Turning relative links into absolute

Browsers reading the HTML know the base address and automatically resolve such links, but we'll have to do this manually. The built-in URL object will help us.

We'll change the parseProduct() function so that it also takes the base URL as an argument and then joins it with the relative URL to the product page:

function parseProduct($productItem, baseURL) {
  const $title = $productItem.find(".product-item__title");
  const title = $title.text().trim();
  const url = new URL($title.attr("href"), baseURL).href;

  ...

  return { url, title, ...priceRange };
}

Now we'll pass the base URL to the function in the main body of our program:

const listingURL = "https://warehouse-theme-metal.myshopify.com/collections/sales";
const $ = await download(listingURL);

const data = $(".product-item").toArray().map(element => {
  const $productItem = $(element);
  const item = parseProduct($productItem, listingURL);
  return item;
});

When we run the scraper now, we should see full URLs in our exports:

[
  {
    "url": "https://warehouse-theme-metal.myshopify.com/products/jbl-flip-4-waterproof-portable-bluetooth-speaker",
    "title": "JBL Flip 4 Waterproof Portable Bluetooth Speaker",
    "minPrice": 7495,
    "price": 7495
  },
  {
    "url": "https://warehouse-theme-metal.myshopify.com/products/sony-xbr-65x950g-65-class-64-5-diag-bravia-4k-hdr-ultra-hd-tv",
    "title": "Sony XBR-950G BRAVIA 4K HDR Ultra HD TV",
    "minPrice": 139800,
    "price": null
  },
  ...
]

Ta-da!
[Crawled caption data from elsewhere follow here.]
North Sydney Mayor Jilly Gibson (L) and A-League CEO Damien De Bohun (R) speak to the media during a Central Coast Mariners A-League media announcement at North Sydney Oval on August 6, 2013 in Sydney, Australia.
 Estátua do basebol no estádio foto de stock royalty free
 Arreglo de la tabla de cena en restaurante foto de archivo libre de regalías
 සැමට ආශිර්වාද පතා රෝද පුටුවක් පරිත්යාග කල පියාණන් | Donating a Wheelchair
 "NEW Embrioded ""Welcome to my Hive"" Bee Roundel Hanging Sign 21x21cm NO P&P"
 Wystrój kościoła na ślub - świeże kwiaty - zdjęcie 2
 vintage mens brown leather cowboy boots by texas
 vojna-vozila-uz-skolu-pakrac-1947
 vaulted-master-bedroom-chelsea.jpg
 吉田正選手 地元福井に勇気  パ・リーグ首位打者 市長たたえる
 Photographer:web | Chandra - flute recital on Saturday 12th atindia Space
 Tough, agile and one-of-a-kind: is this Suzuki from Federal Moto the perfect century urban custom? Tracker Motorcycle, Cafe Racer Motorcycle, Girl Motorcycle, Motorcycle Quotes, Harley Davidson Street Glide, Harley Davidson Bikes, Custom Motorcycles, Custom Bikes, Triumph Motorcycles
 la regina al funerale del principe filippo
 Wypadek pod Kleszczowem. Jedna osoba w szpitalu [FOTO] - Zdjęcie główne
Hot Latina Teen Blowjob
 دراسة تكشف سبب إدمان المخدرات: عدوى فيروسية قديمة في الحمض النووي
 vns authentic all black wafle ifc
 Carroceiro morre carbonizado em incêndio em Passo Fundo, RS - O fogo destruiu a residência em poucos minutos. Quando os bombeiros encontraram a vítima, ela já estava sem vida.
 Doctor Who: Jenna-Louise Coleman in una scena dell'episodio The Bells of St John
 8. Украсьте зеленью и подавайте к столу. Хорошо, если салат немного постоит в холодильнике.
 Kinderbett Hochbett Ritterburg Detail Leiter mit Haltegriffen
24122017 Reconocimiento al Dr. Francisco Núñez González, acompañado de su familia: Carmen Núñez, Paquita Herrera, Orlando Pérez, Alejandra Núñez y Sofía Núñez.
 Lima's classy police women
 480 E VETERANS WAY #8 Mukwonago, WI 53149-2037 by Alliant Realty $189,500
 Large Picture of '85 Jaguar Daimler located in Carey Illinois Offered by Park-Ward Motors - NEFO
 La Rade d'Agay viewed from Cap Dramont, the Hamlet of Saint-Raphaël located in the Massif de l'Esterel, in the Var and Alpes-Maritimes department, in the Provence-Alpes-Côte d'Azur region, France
We've managed to get links leading to the product pages. In the next lesson, we'll crawl these URLs so that we can gather more details about the products in our dataset.

Exercises

These challenges are here to help you test what you’ve learned in this lesson. Try to resist the urge to peek at the solutions right away. Remember, the best learning happens when you dive in and do it yourself!

Real world

You're about to touch the real web, which is practical and exciting! But websites change, so some exercises might break. If you run into any issues, please leave a comment below or file a GitHub Issue.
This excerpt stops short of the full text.